● **Problem to solve**
Would you copy the data below word for word, keeping every line from first to last?
%%
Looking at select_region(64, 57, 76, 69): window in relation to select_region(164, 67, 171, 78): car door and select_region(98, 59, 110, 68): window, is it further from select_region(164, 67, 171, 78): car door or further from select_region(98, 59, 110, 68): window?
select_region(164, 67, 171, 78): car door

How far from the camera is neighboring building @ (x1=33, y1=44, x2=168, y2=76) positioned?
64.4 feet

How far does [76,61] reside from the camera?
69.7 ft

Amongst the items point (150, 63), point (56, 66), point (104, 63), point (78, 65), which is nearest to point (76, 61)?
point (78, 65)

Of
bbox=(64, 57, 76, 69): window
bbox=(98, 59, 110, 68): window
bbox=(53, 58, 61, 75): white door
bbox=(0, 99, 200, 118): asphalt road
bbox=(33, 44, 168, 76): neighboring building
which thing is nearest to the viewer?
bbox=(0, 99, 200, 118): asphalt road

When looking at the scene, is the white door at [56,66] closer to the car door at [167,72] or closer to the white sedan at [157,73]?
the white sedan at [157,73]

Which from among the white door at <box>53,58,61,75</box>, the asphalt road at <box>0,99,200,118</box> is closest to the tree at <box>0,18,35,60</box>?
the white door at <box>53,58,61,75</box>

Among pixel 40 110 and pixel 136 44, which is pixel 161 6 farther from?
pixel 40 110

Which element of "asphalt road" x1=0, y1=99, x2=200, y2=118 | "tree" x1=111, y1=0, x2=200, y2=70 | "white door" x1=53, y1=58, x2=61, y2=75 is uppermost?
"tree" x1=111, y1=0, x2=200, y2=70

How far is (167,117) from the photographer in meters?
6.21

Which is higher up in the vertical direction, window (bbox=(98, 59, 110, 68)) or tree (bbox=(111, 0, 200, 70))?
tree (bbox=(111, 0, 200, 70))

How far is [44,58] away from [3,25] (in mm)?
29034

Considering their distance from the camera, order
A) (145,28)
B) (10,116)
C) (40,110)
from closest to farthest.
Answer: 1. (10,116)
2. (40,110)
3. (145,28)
%%
● **Answer below**
Looking at select_region(64, 57, 76, 69): window in relation to select_region(164, 67, 171, 78): car door and select_region(98, 59, 110, 68): window, is it further from select_region(164, 67, 171, 78): car door or further from select_region(98, 59, 110, 68): window?
select_region(164, 67, 171, 78): car door

How far from the camera is neighboring building @ (x1=33, y1=44, x2=168, y2=76) positioned?
64.4 feet

How far does [76,61] reside from the camera?
69.7 ft

Amongst the items point (150, 63), point (56, 66), point (104, 63), point (78, 65), which is nearest to point (76, 61)?
point (78, 65)

Of
bbox=(64, 57, 76, 69): window
bbox=(98, 59, 110, 68): window
bbox=(53, 58, 61, 75): white door
bbox=(0, 99, 200, 118): asphalt road
bbox=(33, 44, 168, 76): neighboring building
which thing is nearest to the viewer?
bbox=(0, 99, 200, 118): asphalt road

When looking at the scene, is the white door at [56,66] closer to the car door at [167,72] or closer to the white sedan at [157,73]?
the white sedan at [157,73]

Which from among the white door at <box>53,58,61,75</box>, the asphalt road at <box>0,99,200,118</box> is closest to the tree at <box>0,18,35,60</box>?
the white door at <box>53,58,61,75</box>

Among pixel 40 110 and pixel 136 44, which is pixel 161 6 farther from?
pixel 40 110

Which element of "asphalt road" x1=0, y1=99, x2=200, y2=118 | "tree" x1=111, y1=0, x2=200, y2=70 | "white door" x1=53, y1=58, x2=61, y2=75 is uppermost?
"tree" x1=111, y1=0, x2=200, y2=70

How far is (167,117) from the photographer in meters?
6.21

Which is higher up in the vertical direction, window (bbox=(98, 59, 110, 68)) or tree (bbox=(111, 0, 200, 70))?
tree (bbox=(111, 0, 200, 70))

How far is [44,58] away from [3,25] (in mm)?
29034

Considering their distance from the camera, order
A) (145,28)
B) (10,116)
C) (40,110)
from closest to farthest.
Answer: 1. (10,116)
2. (40,110)
3. (145,28)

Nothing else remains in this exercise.